Safety continues to be a major concern in the industrial cleaning field around the country. Hydroblasting workers, a growing segment of this workforce, face a multitude of hazards on the job every day. With the pressure reaction of turning the water stream on and off, possible surges in the hose line, and crews working on raised platforms, fall protection is an important area of concern for employers and safety managers in charge of these employees.
Assess the Hazards
Safe work practices and ongoing training are crucial when protecting waterjetting workers from devastating falls. By knowing what equipment is needed on the job site, providing that equipment to the crew, and training them to use it properly, employers can help prevent injuries and deaths.
The first step is to identify fall hazards and decide how to provide the best protection. Analyzing the work area may include reviewing blueprints before work begins, anticipating upcoming fall hazards as work progresses, looking at current hazards, and preparing a pre-planning checklist.
There are many ways to protect your workers from falls, including using guardrail systems, safety net systems, and personal fall arrest systems (PFAS).
Know Your ABCs
The basics of every PFAS is commonly described as the ABCs of fall arrest:
B – Body Support: Full body harnesses provide a connection point on the worker for the personal fall arrest system.
C – Connectors: Devices used to connect the worker’s full body harness to the anchorage system (shock absorbing lanyard, self-retracting lifeline, etc.). Self-retracting lifelines (SRLs) keep workers safe at any height. Most SRLs stop falls within 24”. Crew members don’t have to calculate the fall distance when using an SRL, as opposed to a lanyard.
D – Descent/Rescue: Rescue and retrieval of a fallen worker is a required component of any fall protection program.
Individually, these components won’t provide protection from a fall. However, when they’re used properly and in conjunction with each other, they form a PFAS that’s crucial for safety on the job site. Choosing this equipment should always be in accordance with the jobs performed, the job conditions, and the individual worker.
Crew members who are exposed to a fall must also be trained by a competent person on the correct procedures for set-up of the fall protection systems to be used, the use and operation of the equipment, their role, the limitations of the equipment, and proper handling and storage. By implementing safety procedures for crews, employers can help everyone stay injury-free.

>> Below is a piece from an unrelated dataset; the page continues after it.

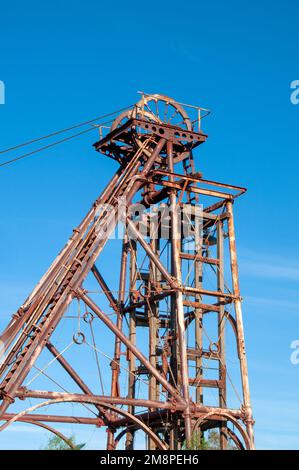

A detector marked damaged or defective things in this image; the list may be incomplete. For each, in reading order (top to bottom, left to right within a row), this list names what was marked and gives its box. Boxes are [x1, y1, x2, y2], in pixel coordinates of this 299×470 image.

rusty mining headframe [0, 93, 255, 450]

Using equipment past its useful life is a potentially deadly mistake. Fall protection equipment must be inspected regularly and taken out of service if it has been involved in a fall or shows signs of wear (learn How to Inspect Your Fall Harness When Working Alone).
Wear can be caused by daily use or exposure to heat and chemicals. A few signs a worker should look for before using their equipment are fraying, cuts, and deformed metal hardware.

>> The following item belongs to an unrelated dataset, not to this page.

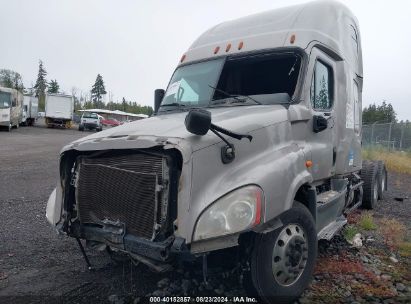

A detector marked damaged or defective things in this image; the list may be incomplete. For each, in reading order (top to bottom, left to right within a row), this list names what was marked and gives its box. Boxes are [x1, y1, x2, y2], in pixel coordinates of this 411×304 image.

damaged hood [64, 105, 290, 156]
broken headlight [194, 185, 264, 242]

When employers begin to select fall protection equipment, there are features to look for that may result in higher compliance. Choosing a harness with an ergonomic design and leg and shoulder padding relieves discomfort, leading to higher worker acceptance. For example, if a harness isn’t comfortable, workers may take steps to make it more comfortable, like loosening the straps too much. An improper fit, even if it's comfortable, just doesn’t offer the same level of safety.
Maintaining a résumé of safety continues to be critical for industrial cleaning companies. Managers and safety supervisors can protect workers and increase morale by carefully selecting the fall equipment that everyone uses.